- _Task to carry out_:
For the entries below, return the line holding "生活時間の変化 | 20.7% |" together with all lines after it, unchanged, and leave every picture out.
START Extracted entries
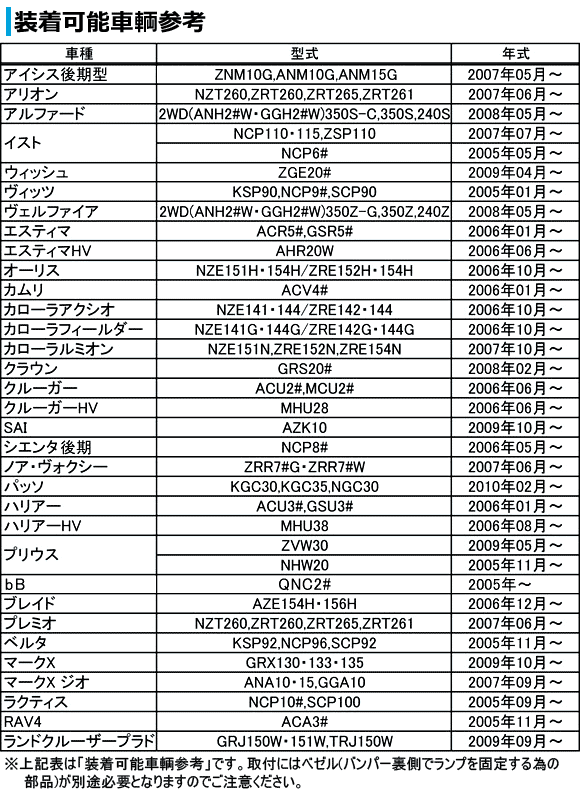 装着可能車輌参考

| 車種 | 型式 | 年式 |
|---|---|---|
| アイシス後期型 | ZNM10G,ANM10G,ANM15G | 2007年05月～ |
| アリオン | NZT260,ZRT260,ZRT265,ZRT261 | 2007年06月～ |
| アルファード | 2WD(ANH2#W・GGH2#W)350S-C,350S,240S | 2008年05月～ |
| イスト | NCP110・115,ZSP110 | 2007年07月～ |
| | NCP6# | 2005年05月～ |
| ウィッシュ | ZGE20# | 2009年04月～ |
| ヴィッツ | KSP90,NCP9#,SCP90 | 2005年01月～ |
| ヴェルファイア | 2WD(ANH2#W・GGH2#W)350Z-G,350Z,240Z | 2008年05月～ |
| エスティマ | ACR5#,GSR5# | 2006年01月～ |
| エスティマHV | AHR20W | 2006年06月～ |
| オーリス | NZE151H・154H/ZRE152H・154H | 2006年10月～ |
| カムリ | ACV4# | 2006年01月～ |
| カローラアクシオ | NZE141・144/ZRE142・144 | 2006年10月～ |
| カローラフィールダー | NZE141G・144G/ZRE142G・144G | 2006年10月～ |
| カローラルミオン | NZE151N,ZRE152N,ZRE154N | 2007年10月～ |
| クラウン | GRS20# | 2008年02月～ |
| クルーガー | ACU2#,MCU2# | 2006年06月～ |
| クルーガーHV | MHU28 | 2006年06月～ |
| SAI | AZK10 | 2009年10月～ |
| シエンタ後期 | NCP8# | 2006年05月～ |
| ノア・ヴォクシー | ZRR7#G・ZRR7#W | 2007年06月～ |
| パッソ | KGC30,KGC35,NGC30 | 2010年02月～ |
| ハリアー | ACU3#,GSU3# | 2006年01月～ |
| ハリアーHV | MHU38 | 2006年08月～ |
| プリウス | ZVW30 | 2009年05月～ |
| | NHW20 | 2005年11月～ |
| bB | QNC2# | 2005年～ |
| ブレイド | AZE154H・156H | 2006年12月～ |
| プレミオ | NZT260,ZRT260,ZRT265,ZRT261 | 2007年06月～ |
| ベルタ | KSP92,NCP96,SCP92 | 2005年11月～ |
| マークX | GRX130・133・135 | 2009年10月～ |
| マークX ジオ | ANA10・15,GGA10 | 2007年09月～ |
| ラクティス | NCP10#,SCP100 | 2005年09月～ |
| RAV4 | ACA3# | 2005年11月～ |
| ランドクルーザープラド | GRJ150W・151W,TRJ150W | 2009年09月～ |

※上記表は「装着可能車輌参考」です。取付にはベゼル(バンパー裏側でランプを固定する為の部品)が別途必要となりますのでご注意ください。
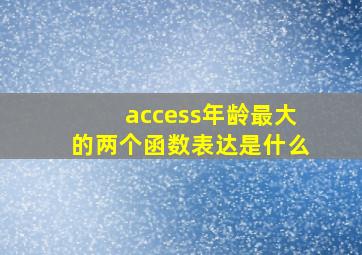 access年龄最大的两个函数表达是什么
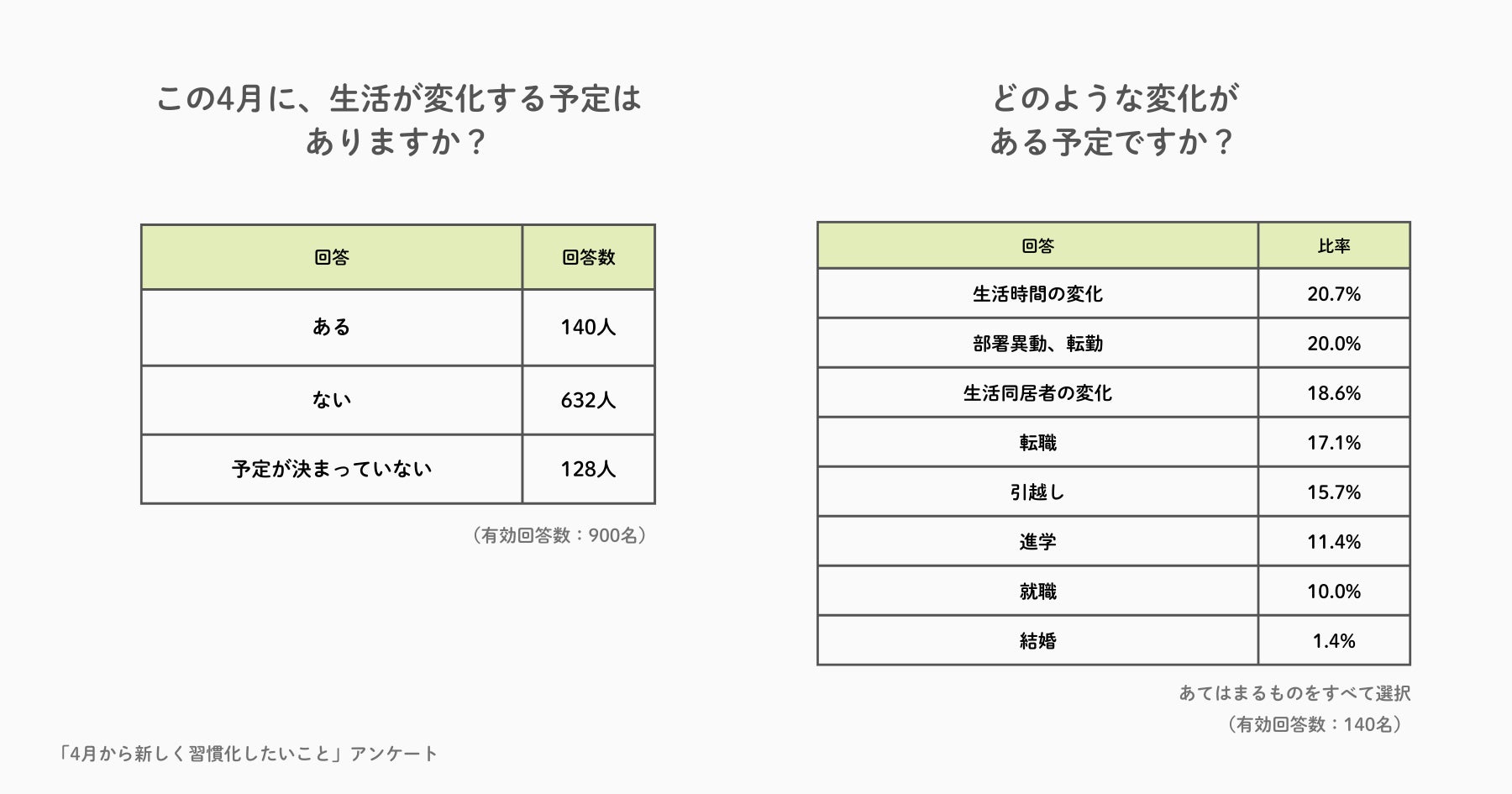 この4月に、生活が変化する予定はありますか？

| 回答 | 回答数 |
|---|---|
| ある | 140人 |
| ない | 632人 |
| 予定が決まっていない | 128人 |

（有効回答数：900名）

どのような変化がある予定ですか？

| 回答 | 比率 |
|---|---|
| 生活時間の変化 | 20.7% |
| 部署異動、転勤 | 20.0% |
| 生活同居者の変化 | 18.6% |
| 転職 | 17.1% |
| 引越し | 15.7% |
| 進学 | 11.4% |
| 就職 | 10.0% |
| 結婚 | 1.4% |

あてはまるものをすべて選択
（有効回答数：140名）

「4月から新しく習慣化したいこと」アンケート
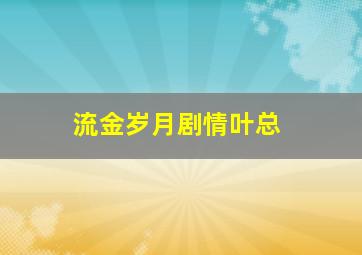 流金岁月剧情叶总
END Extracted entries
- _Completed exercise_:
| 生活時間の変化 | 20.7% |
| 部署異動、転勤 | 20.0% |
| 生活同居者の変化 | 18.6% |
| 転職 | 17.1% |
| 引越し | 15.7% |
| 進学 | 11.4% |
| 就職 | 10.0% |
| 結婚 | 1.4% |

あてはまるものをすべて選択
（有効回答数：140名）

「4月から新しく習慣化したいこと」アンケート
 流金岁月剧情叶总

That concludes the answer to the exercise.